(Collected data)

┏━━

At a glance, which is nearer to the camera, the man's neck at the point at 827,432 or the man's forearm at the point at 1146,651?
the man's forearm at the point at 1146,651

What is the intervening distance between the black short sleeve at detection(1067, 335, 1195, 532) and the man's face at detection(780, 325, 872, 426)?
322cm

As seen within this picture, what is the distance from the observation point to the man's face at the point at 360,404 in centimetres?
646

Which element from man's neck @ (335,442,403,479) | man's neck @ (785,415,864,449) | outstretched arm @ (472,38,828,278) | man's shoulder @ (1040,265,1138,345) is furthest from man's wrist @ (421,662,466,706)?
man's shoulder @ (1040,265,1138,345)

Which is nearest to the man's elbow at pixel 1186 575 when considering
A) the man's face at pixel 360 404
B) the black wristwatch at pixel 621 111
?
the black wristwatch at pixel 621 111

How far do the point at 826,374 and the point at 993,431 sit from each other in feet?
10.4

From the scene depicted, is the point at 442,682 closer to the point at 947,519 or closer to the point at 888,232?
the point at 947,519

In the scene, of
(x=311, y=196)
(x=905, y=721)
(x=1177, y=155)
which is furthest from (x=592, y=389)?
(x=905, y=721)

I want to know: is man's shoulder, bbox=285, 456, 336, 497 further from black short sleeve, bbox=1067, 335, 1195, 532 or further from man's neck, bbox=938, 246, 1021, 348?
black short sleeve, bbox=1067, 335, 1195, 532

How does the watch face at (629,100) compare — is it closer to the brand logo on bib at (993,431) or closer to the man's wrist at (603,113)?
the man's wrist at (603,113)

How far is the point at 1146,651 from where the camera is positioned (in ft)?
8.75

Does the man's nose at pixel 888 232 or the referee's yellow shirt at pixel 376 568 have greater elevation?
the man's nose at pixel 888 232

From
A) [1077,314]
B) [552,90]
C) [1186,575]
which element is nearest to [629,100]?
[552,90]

┗━━

The entries above must be returned exactly.

At a glance, which is nearer to the camera, the man's neck at the point at 827,432 or the man's forearm at the point at 1146,651?
the man's forearm at the point at 1146,651

What is the intervening distance between the black short sleeve at detection(1067, 335, 1195, 532) and the man's face at detection(780, 325, 872, 426)?
322cm

As seen within this picture, what is the distance from the observation point to the man's face at the point at 360,404 in centimetres?
646

Which element from man's neck @ (335,442,403,479) | man's neck @ (785,415,864,449) | outstretched arm @ (472,38,828,278) | man's shoulder @ (1040,265,1138,345) is furthest from man's wrist @ (421,662,466,706)?
man's shoulder @ (1040,265,1138,345)

Which is nearest to the man's elbow at pixel 1186 575 when considering
A) the man's face at pixel 360 404
B) the black wristwatch at pixel 621 111
?
the black wristwatch at pixel 621 111

How far do the point at 826,374 and the point at 993,431 sit from each other in feet?
10.4

From the scene depicted, is the point at 442,682 closer to the point at 947,519 or closer to the point at 888,232?
the point at 947,519

In the scene, of
(x=311, y=196)
(x=905, y=721)
(x=1177, y=155)
which is furthest from (x=592, y=389)?
(x=905, y=721)

I want to know: is man's shoulder, bbox=285, 456, 336, 497 further from black short sleeve, bbox=1067, 335, 1195, 532 or further from man's neck, bbox=938, 246, 1021, 348?
black short sleeve, bbox=1067, 335, 1195, 532

How does the watch face at (629,100) compare — is it closer to the brand logo on bib at (993,431) or closer to the man's wrist at (603,113)?
the man's wrist at (603,113)

How far is the point at 1146,651 from where the camera is positioned (in ft)?
8.75

Does the man's nose at pixel 888 232 or the referee's yellow shirt at pixel 376 568 have greater elevation?
the man's nose at pixel 888 232

From
A) [1077,314]
B) [552,90]
C) [1186,575]
which element is nearest to [629,100]?
[552,90]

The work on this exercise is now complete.